Const. Bill Bentley had been facing a charge he lied at a public inquiry into Dziekanski's death, but McEwan said there are "other explanations, inconsistent with the guilt of the accused, that remain open on the evidence."
When the verdict was pronounced, Bentley bent over and cried into a tissue.
Whether the verdict will change what happens with the perjury charges against Bentley's three colleagues is not clear. Crown counsel spokesman Neil MacKenzie said the special prosecutor will take a close look at the ruling.
"Each of these cases is determined on its own specific facts," he said.
"I don't want to speculate about what the effect of this decision may be other than to say that, obviously, the cases contain some interrelated facts."
Bentley was the first to be tried for perjury for his testimony during the 2009 inquiry, which was called to find answers about what happened the night the officers responded to a call about a distraught man throwing furniture in an arrivals area.
Bentley said in his notes Dziekanski came at the officers screaming and brandishing a stapler, prompting police to use the Taser several times and wrestle Dziekanski to the ground.
But the video, shot by traveller Paul Pritchard, appeared to contradict some of Bentley's notes and statements.
During Bentley's trial, the Crown called several witnesses from the airport and prosecutors relied on a comparison of the police officers' notes and statements.
Prosecutors tried to prove the collusion by relying on similarities in the four officers' notes and statements.
The fatal confrontation fuelled a national debate about the safety of Tasers, prompting the Braidwood Inquiry that forced Bentley and the other three officers to account for why they used so much force so quickly on a man who, on the surface, appeared calm when police arrived.
The Crown argued at trial Bentley and the other officers colluded on their stories to homicide investigators and then lied at the inquiry to cover up the deception.

§ **Records**:
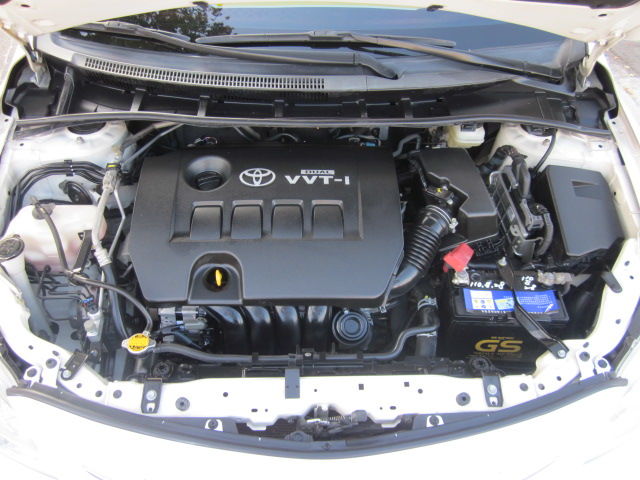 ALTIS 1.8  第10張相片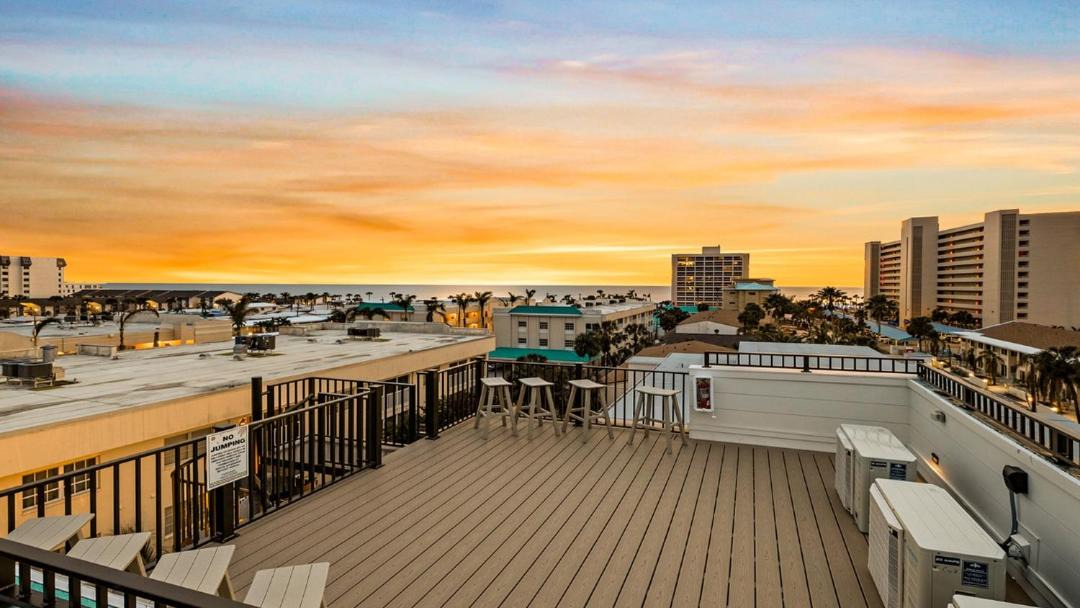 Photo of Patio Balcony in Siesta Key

--

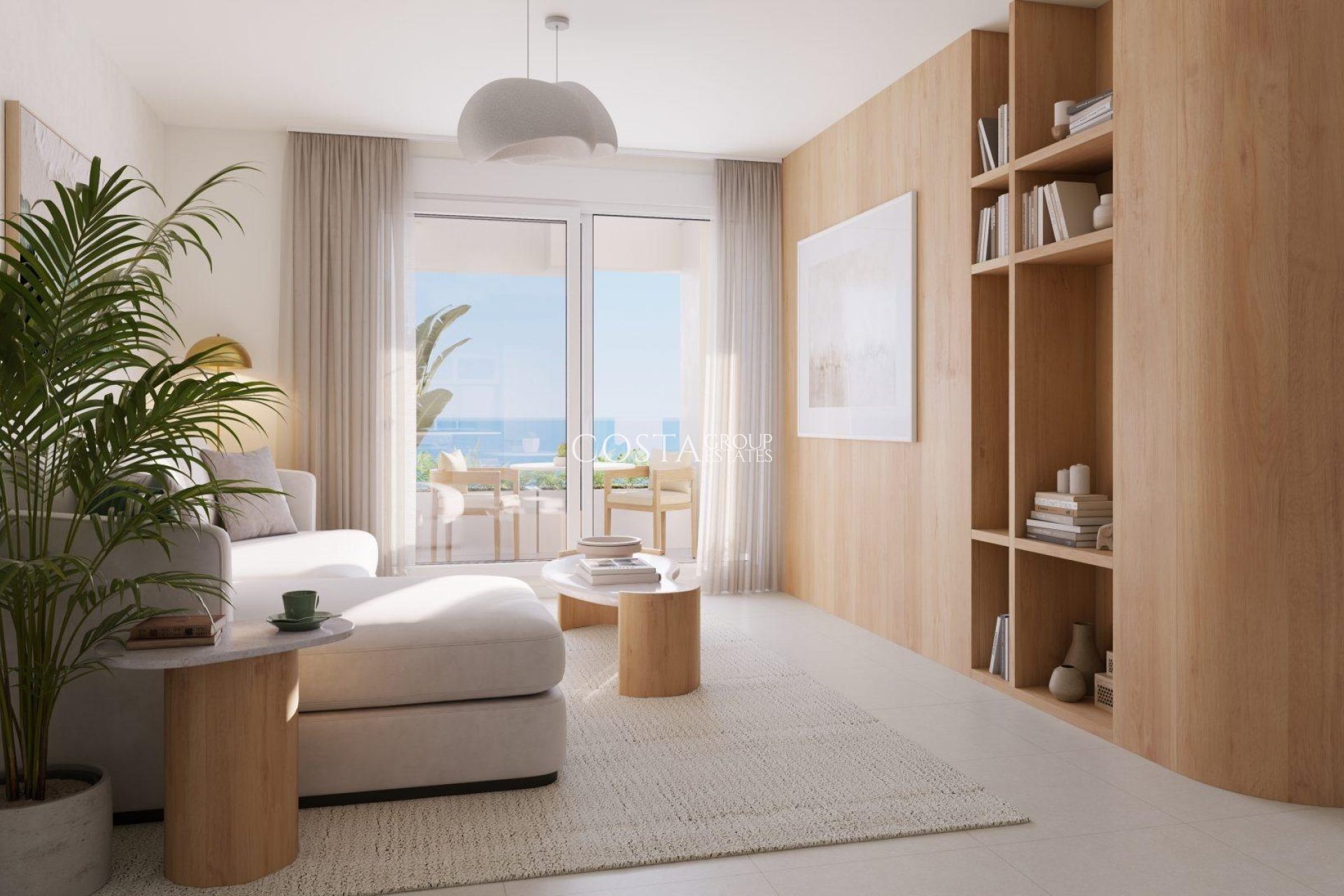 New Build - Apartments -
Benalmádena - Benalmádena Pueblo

...

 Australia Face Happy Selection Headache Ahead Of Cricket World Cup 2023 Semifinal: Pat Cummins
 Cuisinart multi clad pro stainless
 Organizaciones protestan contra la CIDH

§ **Questions on the material**:
**1)** List every person named in the Bentley article.
**2)** According to the Bentley article, what did Bentley's notes say Dziekanski was brandishing?
**3)** Repeat the passage of the Bentley article starting at "Bentley was the" and ending at "an arrivals area.".
The lines have no connection to the Bentley article.

§ **Answers to the exercise**:
**1)** Bill Bentley, Dziekanski, McEwan, Neil MacKenzie, Paul Pritchard

**2)** A stapler.

**3)**
Bentley was the first to be tried for perjury for his testimony during the 2009 inquiry, which was called to find answers about what happened the night the officers responded to a call about a distraught man throwing furniture in an arrivals area.